+++ Texto proporcionado +++
Entretanto, recién llegado a Lima, el padre de Mario, Ernesto Vargas, el hombre que vivía molesto, denunció a la tía Julia en una comisaría, acusándola de corruptora de menores y exigiendo su arresto, y amenazó a la familia Llosa, mostrando un revólver, que no desmayaría hasta encontrar a su hijo Mario y matarlo de cinco balazos en la calle, como a un perro rabioso.
En vísperas de casarse en ese pueblito al sur de Lima, Vargas Llosa y su tía Julia hicieron el amor por primera vez en un hotelito sin pretensiones, un año después de haberse enamorado, un noviazgo que, dadas las circunstancias furtivas, se había limitado a besitos en los cines y las salas de baile. Meses después, la tía Julia quedó embarazada, pero perdió al bebé antes de que naciera.
Dos años más tarde, partieron a Madrid, pues Mario ganó una beca para estudiar su doctorado. Allí comenzó a escribir su primera novela, originalmente titulada “Los impostores”. La tía Julia lo animaba a escribir y mecanografiaba, o pasaba en limpio, lo que su esposo escribía. Julia escribió al menos cuatro versiones de aquella novela, que, tras ganar un premio literario de prestigio, fue publicada como “La ciudad y los perros”, la memoria literaria de los dos años en que Vargas Llosa fue cadete (o “perro”, el primer año) en el internado militar.
Ya entonces, cuando salió esa novela, Mario y la tía Julia vivían en París, donde él trabajaba como profesor de español y periodista de la agencia France-Presse. Circunspecto, de bigotes copiosos, hablando un francés fluido que había aprendido como lector autodidacta, Vargas Llosa había coronado el sueño de su vida: ser escritor en París. La tía Julia vivía para él, al servicio de él. Cuando se casaron, ella le pidió que él prometiera al menos cinco años de fidelidad. Mario se comprometió a ello y cumplió (aunque ella lo acusaría años más tarde de haberle sido infiel una sola vez, con una prostituta de lujo en el hotel Napoleón de París).
Como Mario, de pronto escritor famoso, era guapo y llamaba la atención entre las mujeres que trabajaban con él, o que lo conocían en fiestas y eventos sociales, la tía Julia sufría crisis de celos y cada tanto tomaba frascos de somníferos, tratando de suicidarse. Al parecer, Mario ya no estaba enamorado de ella.
+++ Datos de origen +++
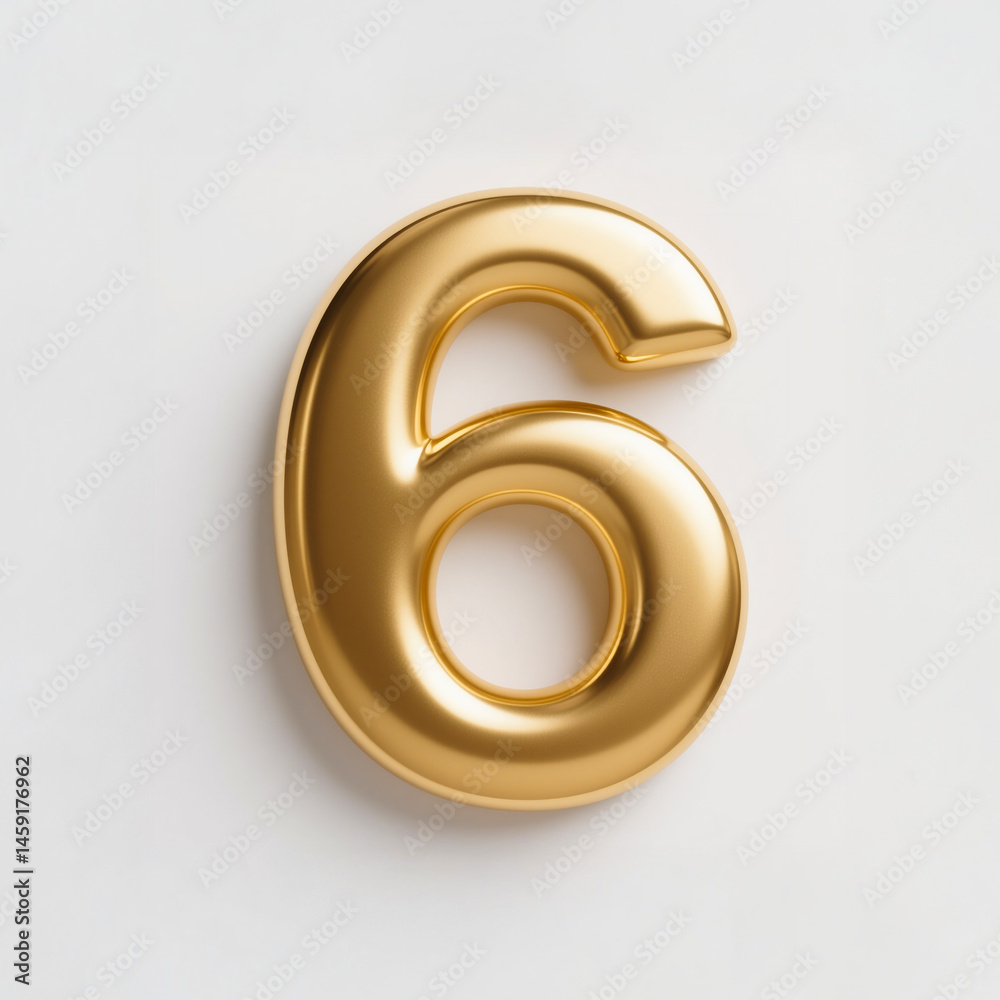 Golden 3D Number 6 Golden 3D Number 6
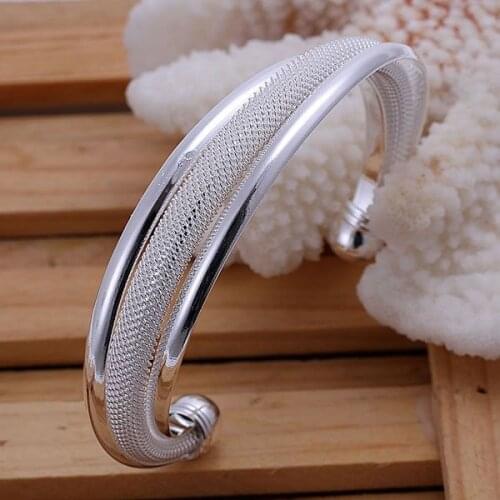 SMTB019 Hot Sale Gorgeous Design Lucky Silver Color Bracelets for Women Charms Fashion Weaved Silvery Bangles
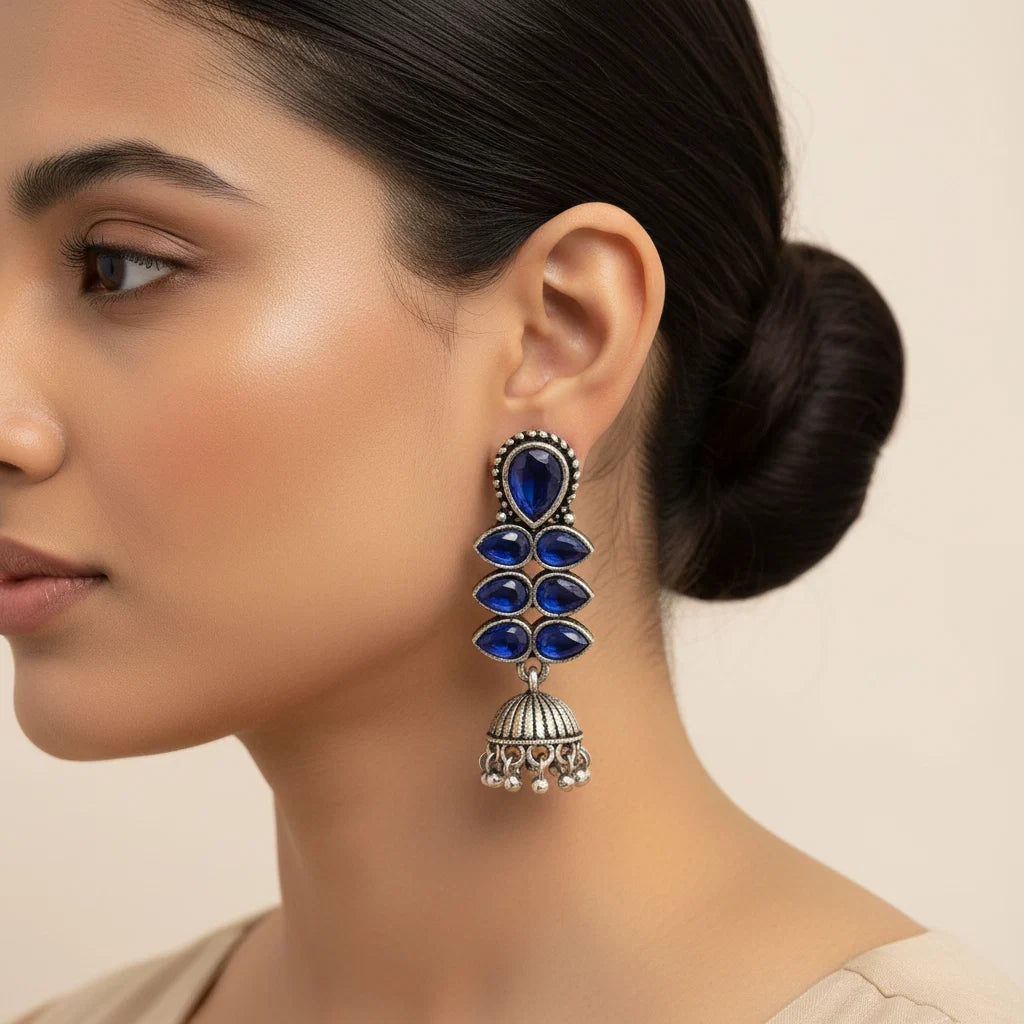 Royal Triple Bell Layered Jhumka Earring (Black) Dazzle Dash Jhumki earring (Blue) Combo set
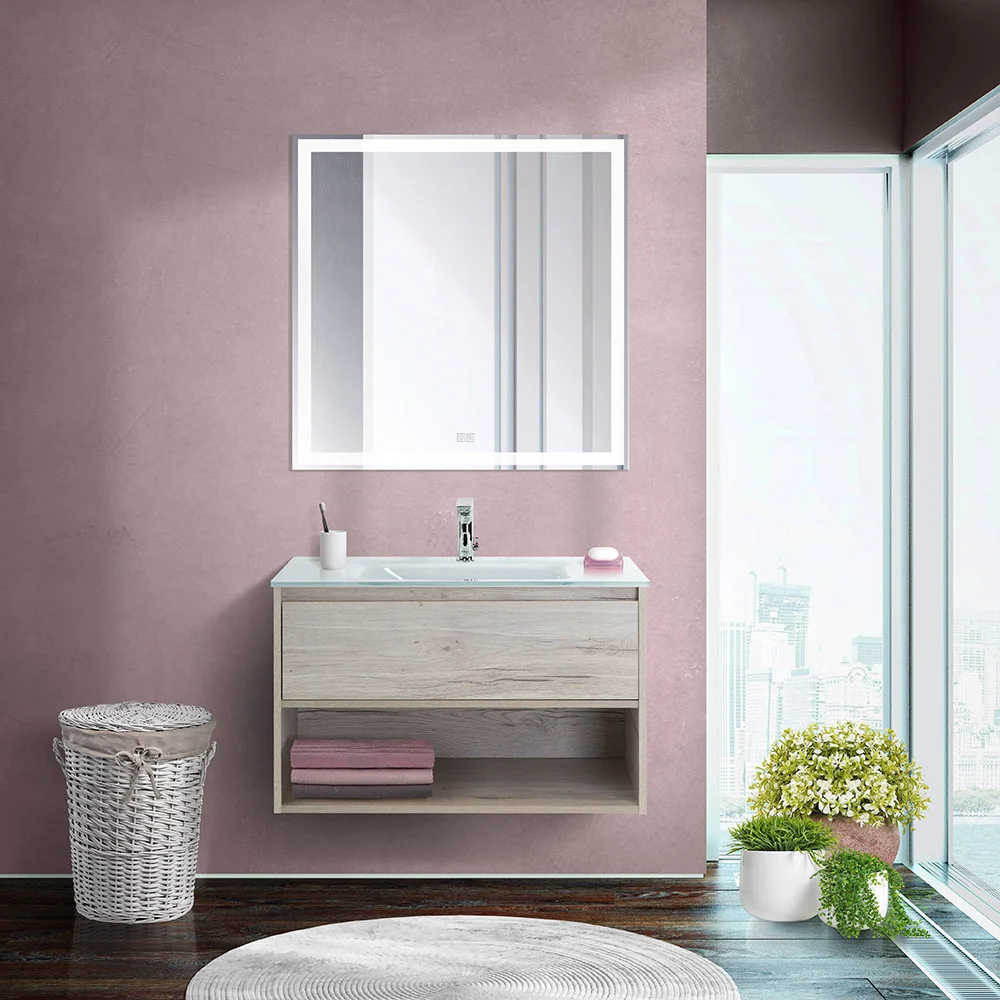 Приобрести belbagno тумба c раковиной kraft 80 см, с одним ящиком и полкой, подвесная rovere galifax bianco, стеклянная раковина
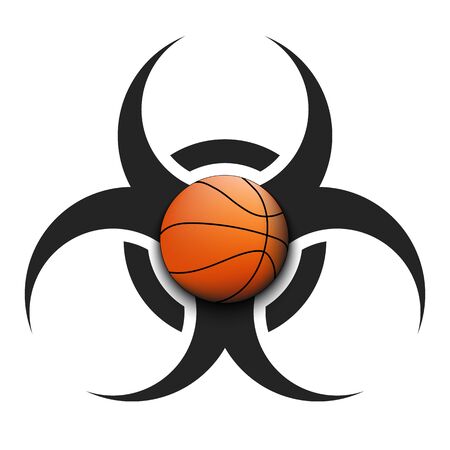 Biohazard symbol with basketball ball. Caution biological danger toxic sign. Basketball quarantined. Cancellation of sports tournaments. Vector illustrationのイラスト素材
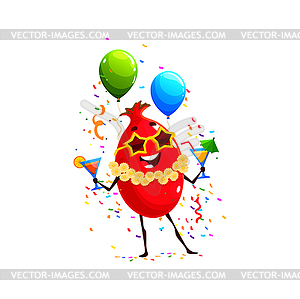 Cartoon rosehip berry character, birthday holiday - vector clipart / vector image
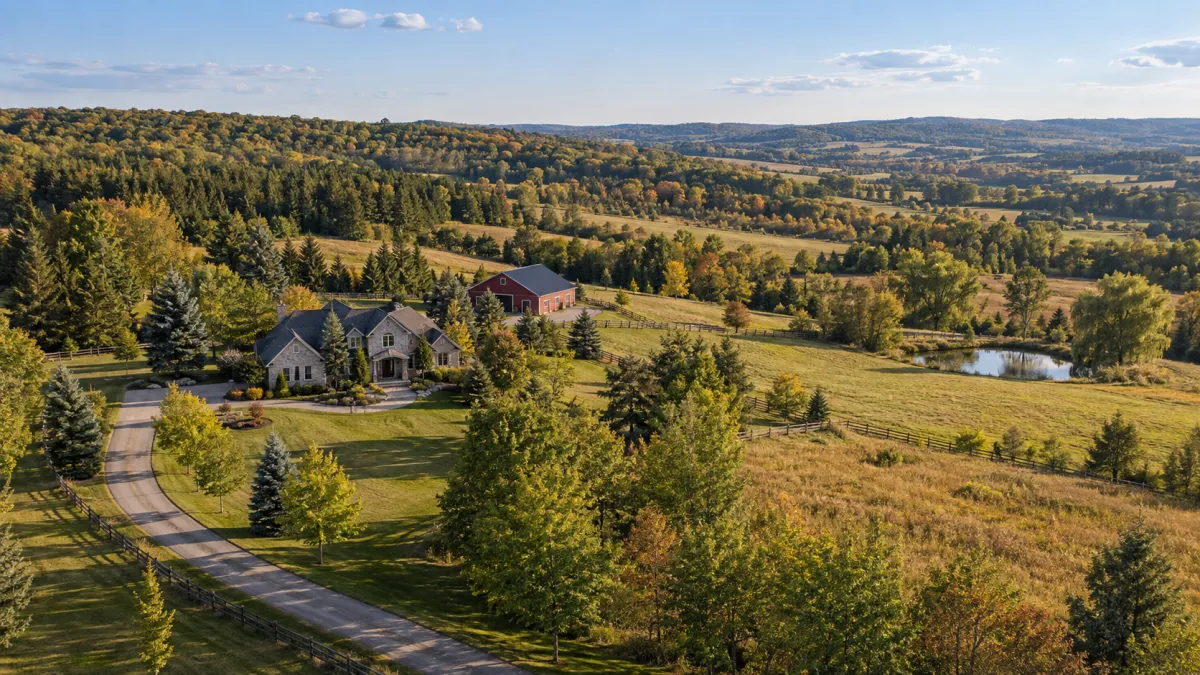 Aerial image of an estate home in the Mono area of Dufferin County, Ontario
+++
» Lista de tareas:
**1.** En el pasaje sobre Vargas Llosa y la tía Julia, ¿por qué partieron los dos a Madrid? Contesta en una a tres oraciones.
**2.** Extrae sin cambios del pasaje sobre Vargas Llosa y la tía Julia el fragmento que va desde “En vísperas de” hasta “de que naciera.”.
Los datos no hacen falta para resolver las tareas.

» Respuestas:
**1.** Partieron a Madrid porque Mario ganó una beca para estudiar su doctorado.

**2.**
En vísperas de casarse en ese pueblito al sur de Lima, Vargas Llosa y su tía Julia hicieron el amor por primera vez en un hotelito sin pretensiones, un año después de haberse enamorado, un noviazgo que, dadas las circunstancias furtivas, se había limitado a besitos en los cines y las salas de baile. Meses después, la tía Julia quedó embarazada, pero perdió al bebé antes de que naciera.